Wichtige Impulse für die Ausbildung des Marktsegments Bilderbuch in Deutschland lieferten die dem Philanthropismus verpflichteten Erziehungsschriftsteller, unter anderem Friedrich Eberhard von Rochow und Joachim Heinrich Campe, letzterer einerseits ein in diesem Feld sehr produktiver Verleger in Braunschweig, andererseits Verfasser unter anderem der fiktiven Reiseerzählung „Robinson der Jüngere“, eine pädagogisch intendierte Bearbeitung des Bestsellers von Daniel Defoe aus dem Jahr 1719.

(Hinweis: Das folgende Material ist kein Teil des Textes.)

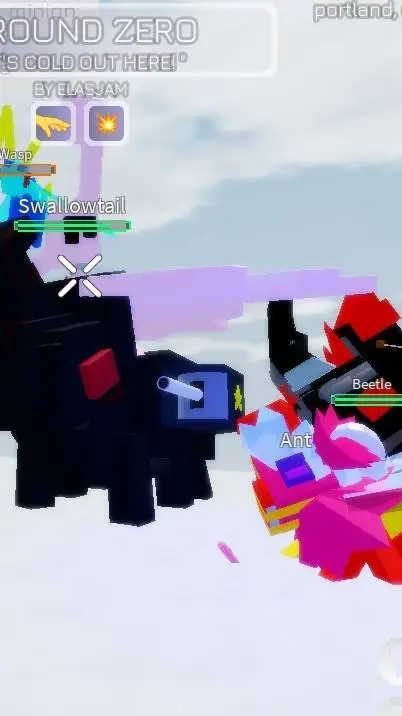 ai character: humans  B-gone background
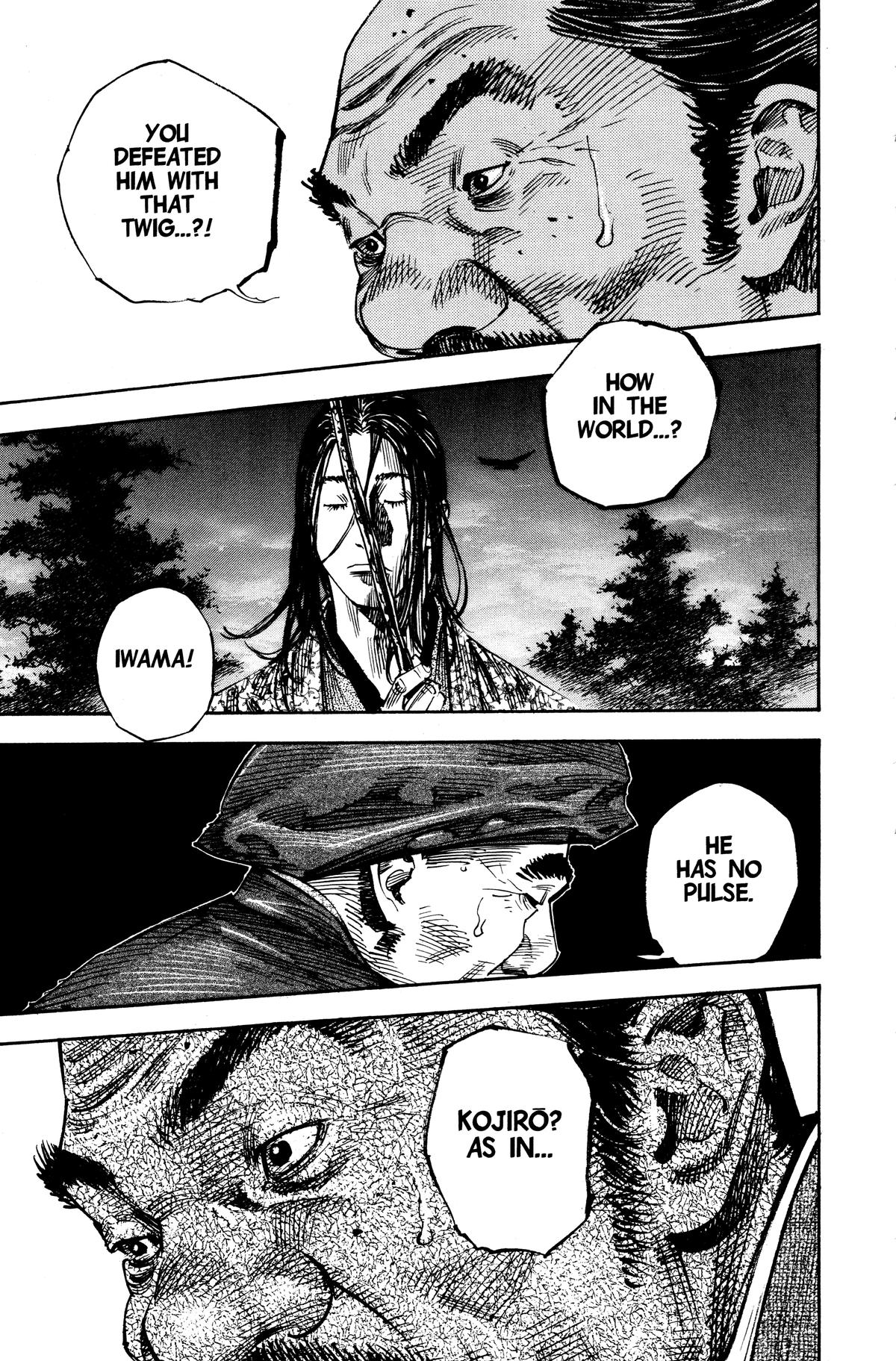 Read Vagabond Manga Online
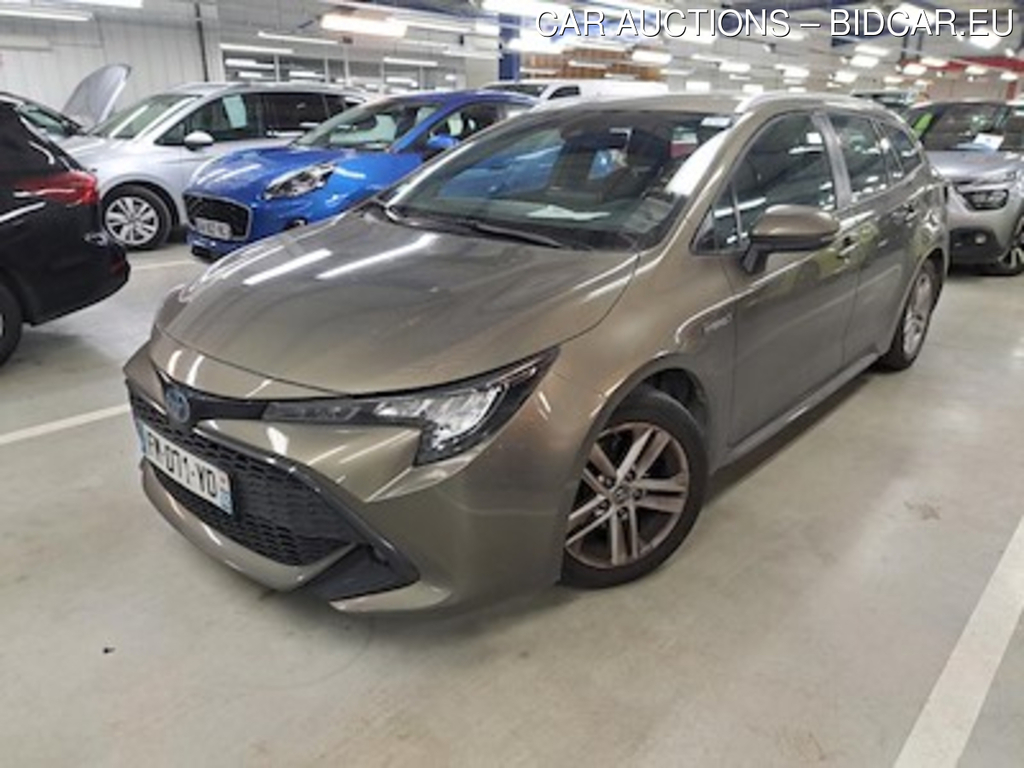 Toyota Corolla TS Corolla Touring Spt 122h Dynamic Business + Stage Hybrid Academy MY21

Den beiden Herausgebern ist es gelungen, ein wichtiges Desiderat im eigentlich gut erforschten 18. Jahrhundert gerade auch im Feld der Kinder- und Jugendbuchforschung auszumachen, die aufgetane Lücke mit aussagekräftigen Quellen in ersten Ansätzen zu füllen und dabei das Forschungspotenzial dieses Themas nachdrücklich zu unterstreichen. Die inhaltliche Zusammenstellung der Quellen folgt nicht der schnellen Verfügbarkeit der zugrunde gelegten Bilderbücher, die Herausgeber durchforsteten in- und ausländische Bibliotheken und Sammlungen, unter anderem in den USA, hier die Joseph Horner Library der 1764 gegründeten German Society und der Library Company in Philadelphia, um ihren Leserinnen und Lesern ein aussagestarkes Quellenkorpus an die Hand zu geben, das in dieser Form bisher nicht zur Verfügung stand. Den Herausgebern des Quellenbands gelingt es somit wichtige Impulse für weiterführende Forschungsfragen im Bereich der Kinderbuch- und Bilderbuchforschung im Zeitalter der Aufklärung aufzuwerfen, beispielsweise die Frage nach der Positionierung der Philanthropen im Kolonialismus ihrer Zeit oder nach der Verbreitung und Wirkkraft des neuen Mediums Bilderbuch; darüber hinaus wird den an diesem Thema interessierten Leserinnen und Lesern eine anregende Lektüre bereitgestellt und nicht zuletzt eignet sich der Quellenband vorzüglich für den Einsatz in der universitären Lehre.
Das Buch ist sehr ansprechend gestaltet, stabiles Hardcover mit einer farbigen Coverillustration, rotes Vorsatzblatt, die Qualität der Abbildungen und Layout und dieses im Verbund mit einem ausgesprochen moderaten Preis.